ATRAC may not be doomed, and MP3 won't be the final word in audio compression.
ATRAC has changed quite a bit since it's first introduction, but the change
was to improve it to make each version better.  As long as the future hold
decoders to play pre-existing MDs, the MiniDisc could have a great future.
Idealy being able to change the compression techniques based on the type
of recording you're doing. 

I can't see the portalbe harddrives taking off too well, since the format
was never designed for portalbe use. Look at the history of portable harddrives
in the computer market.  They are NOT rugged.  This alone is where MD has
a major advantage...

There is a happy medium, but I have a bad feeling it's gonna be a long
time before manufactures recongize that...

-Jeffrey



--
The day MS makes something that doesn't suck
will be the day they start making vacuum cleaners. 
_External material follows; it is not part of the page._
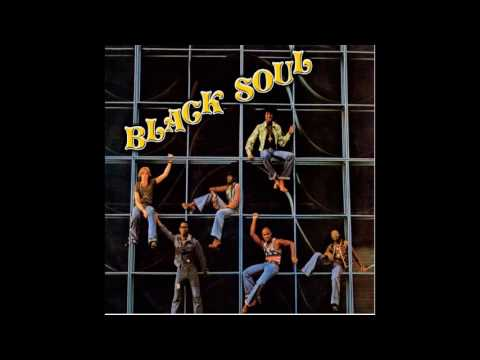 Black Soul - Olomma Jet - YouTube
On Sun, 23 Jan 2000, Romain Kang wrote:

> 
> Let's consider the two essential aspects of MD as we know it today: 
> ATRAC encoding and the 2.5" MO storage medium.
> 
> Regarding ATRAC:  I claim that ATRAC is doomed.  Do most people give 
> that much primacy to sound quality?  I think not.  The convenience of a
> medium wins out time and again.  Even vinyl LP bigots I know have sold
> their collections because they don't want to deal with the space and
> time it takes to store, prep, and play the LPs.
> 
> Regarding the 2.5" medium:  As others have pointed out, MD as a storage
> medium has real advantages over RAM devices.  The next challenger, I
> think, is hard disk storage.  Right now, you can find $100 drives that
> can hold about 10GB (~$10/GB) and they aren't nearly as rugged as
> MD media.  At some point, though, there will be be something that will
> be resilient, have the access speed of hard disk, be compact as MD,
> and cost $1/GB or less.  When this happens, the MD medium will be as
> desirable as 3.5" floppies are today.
> 
> Taken together, MD/ATRAC won't just go the way of LPs and 12 inch laser
> discs.  It will suffer the utter oblivion of 8-track tapes, because
> other technologies will be able to sound better and take less space.
> (But you may still have to pry my cold, dead fingers from my two MD
> portables and home deck).
> 
> Romain Kang             Siemens Info/Comm Products, San Jose R&D
> [EMAIL PROTECTED]  formerly Pyramid Technology Corporation
> 
> Disclaimer: I represent myself alone, except where otherwise indicated.